Чернышевский имел единое, цельное мировоззрение, и каждое явление рассматривал исходя из своих общих принципов. Поэтому подход его к проблеме общины аналогичен решению этической проблемы. Эгоизм? Да, но разумный. Община? Да, но защищающая и сохраняющая личность. В России, как он неоднократно подчеркивал, за века существования не выработалось институтов, которые могли бы дать хотя бы некоторую гарантию личной независимости и безопасности: ни цехов, ни корпораций, ни независимых сословий, в недрах которых могла бы состояться личность. «До половины XVII века вся Европейская Россия была театром таких событий, при которых можно дивиться разве тому, что уцелели в ней хотя те малочисленные жители, которых имела она при Петре. Татарские набеги, нашествие поляков, многочисленные шайки разбойников, походившие своей громадностью на целые армии, – все это постоянно дотла разоряло русские области. Они опустошались также страшною неурядицею управления… Только с XVII века внешние разорители были обузданы, и внутренняя администрация стала несколько улучшаться… Если теперь производятся вещи, тысячной доли которых не мог описать Щедрин, то рассказы наших отцов и дедов свидетельствуют, что в их времена господствовал произвол, невероятный даже для нас» (Чернышевский, Суеверия и правила логики, V, 690). Оставалась община, которую он и подверг пристальному рассмотрению и анализу.

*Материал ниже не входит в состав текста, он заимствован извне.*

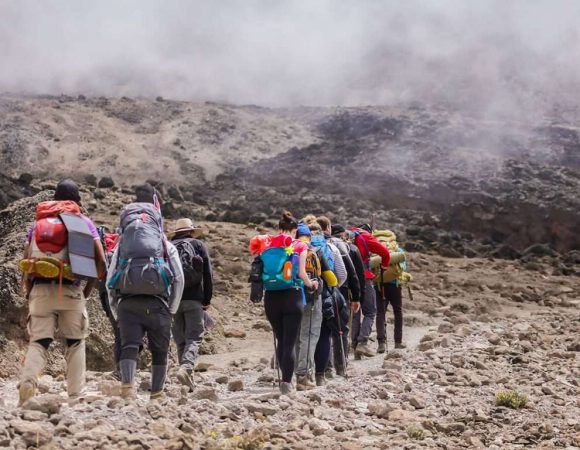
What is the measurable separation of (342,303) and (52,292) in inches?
122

«Общинное поземельное устройство в том виде, как существует теперь у нас, – так начинает он свою защиту общинного принципа в России и критику предубеждений против него, – существует у многих других народов, еще не вышедших из отношений, близких к патриархальному быту, и существовало у всех других, когда они были близки к этому быту… Вывод из этого ясен. Нечего нам считать общинное владение особенною прирожденною чертою нашей национальности, а надобно смотреть на него как на общую человеческую принадлежность известного периода в жизни каждого народа». Далее следовал пассаж, сразу разводивший его концепцию со славянофильской и будущей народнической: «Сохранением этого остатка первобытной древности гордиться нам тоже нечего, как вообще никому не следует гордиться какою бы то ни было стариною, потому что сохранение старины свидетельствует только о медленности и вялости исторического развития» (Чернышевский, Критика философских предубеждений против общинного владения, V, 362). Итак, гордиться нечем, но это – данность, и с ней необходимо реальному деятелю считаться.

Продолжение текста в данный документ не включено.